Der Menstruationszyklus beginnt mit dem ersten Tag der Menstruation und endet vor der darauf folgenden Menstruation. Dieser Vorgang wiederholt sich periodisch meist alle 21 bis 31 Tage. Die erste Phase heißt Follikelreifungs- bzw. Proliferationsphase (1.-12. bis 14. Tag), auf die nach Eisprung (12.-14. Tag) die Gelbkörper oder Lutealphase (Sekretions- oder Transformationsphase) folgt (13.,14.-28. Tag), die mit der nächsten Menstruation abgeschlossen wird. Der zugrunde liegende Hormonzyklus dauert im Durchschnitt 29,5 Tage mit großer, normaler Schwankungsbreite unter den Menschen, ist aber individuell konstanter, wenn auch bei Diabetikerinnen unregelmäßiger.

Der Menstruationszyklus ist also zweiphasig: die erste Phase heißt auch Östrogenphase, ist störbar und deshalb in ihrer Länge variabel und die zweite Phase heißt auch Progesteronphase (dauert dann ziemlich genau 14 Tage).

Die zunehmende Ausschüttung von Ostrogenen und Progesteron in der zweiten Phase macht zunehmend insulinresistenter (ansteigende Blutzuckerwerte, höherer Insulinbedarf). Die plötzlich nachlassende Hormonproduktion mit Blutungsfolge macht dann wieder insulinempfindlicher und führt zu knapperen BZ-Werten mit Unterzuckerungsneigung.

Die meisten Frauen haben deshalb Tage vor der Menstruation schwankend höhere Blutzuckerwerte als üblich und oft am ersten und zweiten Menstruationstag Unterzuckerungen.
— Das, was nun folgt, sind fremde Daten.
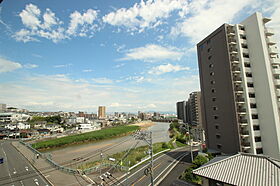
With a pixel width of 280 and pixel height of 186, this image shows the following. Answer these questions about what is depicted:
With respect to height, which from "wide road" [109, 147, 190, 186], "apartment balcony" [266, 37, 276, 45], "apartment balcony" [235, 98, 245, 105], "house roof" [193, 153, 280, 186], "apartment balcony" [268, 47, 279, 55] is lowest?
"wide road" [109, 147, 190, 186]

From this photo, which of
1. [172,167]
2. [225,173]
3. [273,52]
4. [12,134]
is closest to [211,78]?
[273,52]

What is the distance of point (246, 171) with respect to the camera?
8.65m

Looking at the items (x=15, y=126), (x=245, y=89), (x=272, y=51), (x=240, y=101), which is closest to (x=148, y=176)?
(x=240, y=101)

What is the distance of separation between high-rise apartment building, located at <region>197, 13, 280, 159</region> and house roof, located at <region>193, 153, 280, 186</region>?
51.9ft

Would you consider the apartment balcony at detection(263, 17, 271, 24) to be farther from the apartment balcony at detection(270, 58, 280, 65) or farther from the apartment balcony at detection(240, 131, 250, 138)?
the apartment balcony at detection(240, 131, 250, 138)

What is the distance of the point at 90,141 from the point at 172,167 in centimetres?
4471

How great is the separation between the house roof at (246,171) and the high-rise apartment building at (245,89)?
15828 millimetres

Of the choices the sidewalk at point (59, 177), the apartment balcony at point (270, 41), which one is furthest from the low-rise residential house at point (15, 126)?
the apartment balcony at point (270, 41)

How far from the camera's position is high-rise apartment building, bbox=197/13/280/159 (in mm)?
22422

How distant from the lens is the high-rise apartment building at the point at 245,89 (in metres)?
22.4

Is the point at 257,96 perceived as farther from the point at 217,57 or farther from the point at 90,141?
the point at 90,141

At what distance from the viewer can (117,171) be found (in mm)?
23125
Auch bei unregelmäßigem Zyklus kann sich eine Diabetikerin zumindest am ersten Menstruationstag auf die knapperen Blutzuckerwerte einstellen, bei regelmäßigem Zyklus auch auf die Vorphase.

Da krankhafte (z.B. virale Infekte) und therapiefehlerbedingte (z.B. Lipolysen, posthypoglykämische) und andere Resistenzen und Therapiefehler diese zyklischen Änderungen der Insulinempfindlichkeit überlagern und verschieben können, können die zyklischen Insulinempfindlichkeitsänderungen des Menstruationszyklus so verdeckt werden, dass man sie dahinter nur schwerlich oder nur unregelmäßig und inkonstant erkennt.

Einige Frauen müssen schon bis zu zehn Tage vor der zu erwartenden Menstruation die basale Insulinierung (Verzögerungsinsulin oder Basalrate) und die Essensinsulinierung (Essensschemata, BE-Faktoren oder den Bolus) in mehreren Schritten (zunehmende Hormonresistenz mit down-Regulation) erhöhen. Mit beginnender Menstruation wird der größere Teil der Erhöhung sofort (geringere Hormonresistenz) und ein kleinerer Teil über ein paar Tage rückgängig gemacht (nachfolgende up-Regulation). Diese Erhöhung kann im seltenen Einzelfall auch bis zu 25% des durchschnittlichen Gesamtinsulins ausmachen.

Ein derartiges Menstruationsmuster, ungünstigerweise auch noch gepaart mit einem kurzen Zyklus, ist ein objektives Therapieerschwernis - weil sich darunter der Insulinbedarf und damit sämtliche Therapiegrößen ständig ändern: nach zehn Tagen der stetigen Insulinvermehrung folgen drei bis vier Tage des Insulinabbaus und führen dann nur zu einer einwöchigen Phase stabiler Therapiegrößen - wenn nichts anderes dazwischenkommt. Unter solchen Bedingungen ist eine hormonelle Außensteuerung des Menstruationszyklus über die "Pille" zu erwägen. Meistens genügt es aber, an den ein bis drei Tagen vor der ohnehin erwarteten Menstruation mit kleineren Korrekturinsulinmengen die Blutzuckerentgleisungen im Nachhinein zu korrigieren und dann an den ersten bei den Menstruationstagen die Essensinsulinierung etwas knapper zu halten.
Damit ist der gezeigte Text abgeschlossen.